967 Helionape

Discovery
- Discovered by: W. Baade
- Discovery site: Bergedorf
- Discovery date: 9 November 1921

Designations
- Pronunciation: /hiːliˈɒnəpiː/
- Alternative designations: 1921 KV; A922 AB

Orbital characteristics
- Epoch 31 July 2016 (JD 2457600.5)
- Uncertainty parameter 0
- Observation arc: 91.53 yr (33433 days)
- Aphelion: 2.5998 AU (388.92 Gm)
- Perihelion: 1.8516 AU (277.00 Gm)
- Semi-major axis: 2.2257 AU (332.96 Gm)
- Eccentricity: 0.16807
- Orbital period (sidereal): 3.32 yr (1212.8 d)
- Mean anomaly: 278.852°
- Mean motion: 0° 17^{m} 48.552^{s} / day
- Inclination: 5.4125°
- Longitude of ascending node: 82.358°
- Argument of perihelion: 231.930°

Physical characteristics
- Mean radius: 5.985±0.5 km
- Synodic rotation period: 3.234 h (0.1348 d)
- Geometric albedo: 0.1782±0.034
- Absolute magnitude (H): 11.8

= 967 Helionape =

Main belt asteroid

967 Helionape is an asteroid belonging to the Flora family of Main Belt asteroids.
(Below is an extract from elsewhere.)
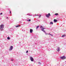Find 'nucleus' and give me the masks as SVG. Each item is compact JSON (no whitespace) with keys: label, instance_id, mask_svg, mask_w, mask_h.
Masks as SVG:
<instances>
[{"label":"nucleus","instance_id":"obj_20","mask_svg":"<svg viewBox=\"0 0 66 66\" xmlns=\"http://www.w3.org/2000/svg\"><path fill=\"white\" fill-rule=\"evenodd\" d=\"M48 15H49V16H51V15H50V13H49Z\"/></svg>","mask_w":66,"mask_h":66},{"label":"nucleus","instance_id":"obj_8","mask_svg":"<svg viewBox=\"0 0 66 66\" xmlns=\"http://www.w3.org/2000/svg\"><path fill=\"white\" fill-rule=\"evenodd\" d=\"M46 16L47 17H48V18H49V15H48V14H47L46 15Z\"/></svg>","mask_w":66,"mask_h":66},{"label":"nucleus","instance_id":"obj_14","mask_svg":"<svg viewBox=\"0 0 66 66\" xmlns=\"http://www.w3.org/2000/svg\"><path fill=\"white\" fill-rule=\"evenodd\" d=\"M58 13H55V15H56V16H57V15H58Z\"/></svg>","mask_w":66,"mask_h":66},{"label":"nucleus","instance_id":"obj_19","mask_svg":"<svg viewBox=\"0 0 66 66\" xmlns=\"http://www.w3.org/2000/svg\"><path fill=\"white\" fill-rule=\"evenodd\" d=\"M11 61H14V59H12L11 60Z\"/></svg>","mask_w":66,"mask_h":66},{"label":"nucleus","instance_id":"obj_7","mask_svg":"<svg viewBox=\"0 0 66 66\" xmlns=\"http://www.w3.org/2000/svg\"><path fill=\"white\" fill-rule=\"evenodd\" d=\"M32 32H33V30L32 29H30V32L31 33H32Z\"/></svg>","mask_w":66,"mask_h":66},{"label":"nucleus","instance_id":"obj_18","mask_svg":"<svg viewBox=\"0 0 66 66\" xmlns=\"http://www.w3.org/2000/svg\"><path fill=\"white\" fill-rule=\"evenodd\" d=\"M45 34L46 35H48V33H46V32H45Z\"/></svg>","mask_w":66,"mask_h":66},{"label":"nucleus","instance_id":"obj_28","mask_svg":"<svg viewBox=\"0 0 66 66\" xmlns=\"http://www.w3.org/2000/svg\"><path fill=\"white\" fill-rule=\"evenodd\" d=\"M7 18H8V17H7Z\"/></svg>","mask_w":66,"mask_h":66},{"label":"nucleus","instance_id":"obj_3","mask_svg":"<svg viewBox=\"0 0 66 66\" xmlns=\"http://www.w3.org/2000/svg\"><path fill=\"white\" fill-rule=\"evenodd\" d=\"M61 59H62V60H64V59H66V57L63 56L62 57H60Z\"/></svg>","mask_w":66,"mask_h":66},{"label":"nucleus","instance_id":"obj_24","mask_svg":"<svg viewBox=\"0 0 66 66\" xmlns=\"http://www.w3.org/2000/svg\"><path fill=\"white\" fill-rule=\"evenodd\" d=\"M28 51H26V53H28Z\"/></svg>","mask_w":66,"mask_h":66},{"label":"nucleus","instance_id":"obj_11","mask_svg":"<svg viewBox=\"0 0 66 66\" xmlns=\"http://www.w3.org/2000/svg\"><path fill=\"white\" fill-rule=\"evenodd\" d=\"M20 26L19 25H17V26H16L15 27L16 28H18V27H20Z\"/></svg>","mask_w":66,"mask_h":66},{"label":"nucleus","instance_id":"obj_23","mask_svg":"<svg viewBox=\"0 0 66 66\" xmlns=\"http://www.w3.org/2000/svg\"><path fill=\"white\" fill-rule=\"evenodd\" d=\"M38 64H41V63H40L39 62H38Z\"/></svg>","mask_w":66,"mask_h":66},{"label":"nucleus","instance_id":"obj_26","mask_svg":"<svg viewBox=\"0 0 66 66\" xmlns=\"http://www.w3.org/2000/svg\"><path fill=\"white\" fill-rule=\"evenodd\" d=\"M10 13H11V11H10Z\"/></svg>","mask_w":66,"mask_h":66},{"label":"nucleus","instance_id":"obj_21","mask_svg":"<svg viewBox=\"0 0 66 66\" xmlns=\"http://www.w3.org/2000/svg\"><path fill=\"white\" fill-rule=\"evenodd\" d=\"M29 21H31V20L30 19H29L28 20Z\"/></svg>","mask_w":66,"mask_h":66},{"label":"nucleus","instance_id":"obj_25","mask_svg":"<svg viewBox=\"0 0 66 66\" xmlns=\"http://www.w3.org/2000/svg\"><path fill=\"white\" fill-rule=\"evenodd\" d=\"M3 13H0V15H2V14Z\"/></svg>","mask_w":66,"mask_h":66},{"label":"nucleus","instance_id":"obj_10","mask_svg":"<svg viewBox=\"0 0 66 66\" xmlns=\"http://www.w3.org/2000/svg\"><path fill=\"white\" fill-rule=\"evenodd\" d=\"M65 37V35H63L61 37Z\"/></svg>","mask_w":66,"mask_h":66},{"label":"nucleus","instance_id":"obj_22","mask_svg":"<svg viewBox=\"0 0 66 66\" xmlns=\"http://www.w3.org/2000/svg\"><path fill=\"white\" fill-rule=\"evenodd\" d=\"M40 16H41V15H39V18H40Z\"/></svg>","mask_w":66,"mask_h":66},{"label":"nucleus","instance_id":"obj_9","mask_svg":"<svg viewBox=\"0 0 66 66\" xmlns=\"http://www.w3.org/2000/svg\"><path fill=\"white\" fill-rule=\"evenodd\" d=\"M57 20L54 19V22H57Z\"/></svg>","mask_w":66,"mask_h":66},{"label":"nucleus","instance_id":"obj_27","mask_svg":"<svg viewBox=\"0 0 66 66\" xmlns=\"http://www.w3.org/2000/svg\"><path fill=\"white\" fill-rule=\"evenodd\" d=\"M35 16H38V15H35Z\"/></svg>","mask_w":66,"mask_h":66},{"label":"nucleus","instance_id":"obj_17","mask_svg":"<svg viewBox=\"0 0 66 66\" xmlns=\"http://www.w3.org/2000/svg\"><path fill=\"white\" fill-rule=\"evenodd\" d=\"M27 15H29V16H30V15L29 14H27Z\"/></svg>","mask_w":66,"mask_h":66},{"label":"nucleus","instance_id":"obj_16","mask_svg":"<svg viewBox=\"0 0 66 66\" xmlns=\"http://www.w3.org/2000/svg\"><path fill=\"white\" fill-rule=\"evenodd\" d=\"M7 39H10V37H8L7 38Z\"/></svg>","mask_w":66,"mask_h":66},{"label":"nucleus","instance_id":"obj_4","mask_svg":"<svg viewBox=\"0 0 66 66\" xmlns=\"http://www.w3.org/2000/svg\"><path fill=\"white\" fill-rule=\"evenodd\" d=\"M13 47L12 46H11L10 47V48L9 49V51H11V50H13Z\"/></svg>","mask_w":66,"mask_h":66},{"label":"nucleus","instance_id":"obj_2","mask_svg":"<svg viewBox=\"0 0 66 66\" xmlns=\"http://www.w3.org/2000/svg\"><path fill=\"white\" fill-rule=\"evenodd\" d=\"M40 28H41V29H41L42 31H43L44 32V33H46V31H45L44 30V29H45V28H43L42 26H41L40 27Z\"/></svg>","mask_w":66,"mask_h":66},{"label":"nucleus","instance_id":"obj_6","mask_svg":"<svg viewBox=\"0 0 66 66\" xmlns=\"http://www.w3.org/2000/svg\"><path fill=\"white\" fill-rule=\"evenodd\" d=\"M60 48L59 47H58L57 49V52H59L60 51Z\"/></svg>","mask_w":66,"mask_h":66},{"label":"nucleus","instance_id":"obj_12","mask_svg":"<svg viewBox=\"0 0 66 66\" xmlns=\"http://www.w3.org/2000/svg\"><path fill=\"white\" fill-rule=\"evenodd\" d=\"M48 35H50L51 36H53V35L51 34L50 33L48 34Z\"/></svg>","mask_w":66,"mask_h":66},{"label":"nucleus","instance_id":"obj_5","mask_svg":"<svg viewBox=\"0 0 66 66\" xmlns=\"http://www.w3.org/2000/svg\"><path fill=\"white\" fill-rule=\"evenodd\" d=\"M30 57V60L31 61V62H33V60L34 59H33V58L32 57Z\"/></svg>","mask_w":66,"mask_h":66},{"label":"nucleus","instance_id":"obj_15","mask_svg":"<svg viewBox=\"0 0 66 66\" xmlns=\"http://www.w3.org/2000/svg\"><path fill=\"white\" fill-rule=\"evenodd\" d=\"M39 28V26H37L36 28V29H37L38 28Z\"/></svg>","mask_w":66,"mask_h":66},{"label":"nucleus","instance_id":"obj_13","mask_svg":"<svg viewBox=\"0 0 66 66\" xmlns=\"http://www.w3.org/2000/svg\"><path fill=\"white\" fill-rule=\"evenodd\" d=\"M50 24H53V22H50Z\"/></svg>","mask_w":66,"mask_h":66},{"label":"nucleus","instance_id":"obj_1","mask_svg":"<svg viewBox=\"0 0 66 66\" xmlns=\"http://www.w3.org/2000/svg\"><path fill=\"white\" fill-rule=\"evenodd\" d=\"M4 25L3 24H1L0 26V30L2 31H3V29H4Z\"/></svg>","mask_w":66,"mask_h":66}]
</instances>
It was discovered by German astronomer Walter Baade at Hamburg Observatory on November 9, 1921, and was named after the Austrian theatrical actor Adolf von Sonnenthal. This object is orbiting the Sun at a distance of 2.23 AU with a period of 3.32 years and an eccentricity of 0.168. The orbital plane is inclined at an angle of 5.4° to the ecliptic.

Its diameter is about 12 km and it has an albedo of 0.178.^{} Photometric observations in 2007 generated a light curve showing a rotation period of 3.234±0.002 hours. The brightness amplitude during the measured period was 0.058±0.005 magnitude.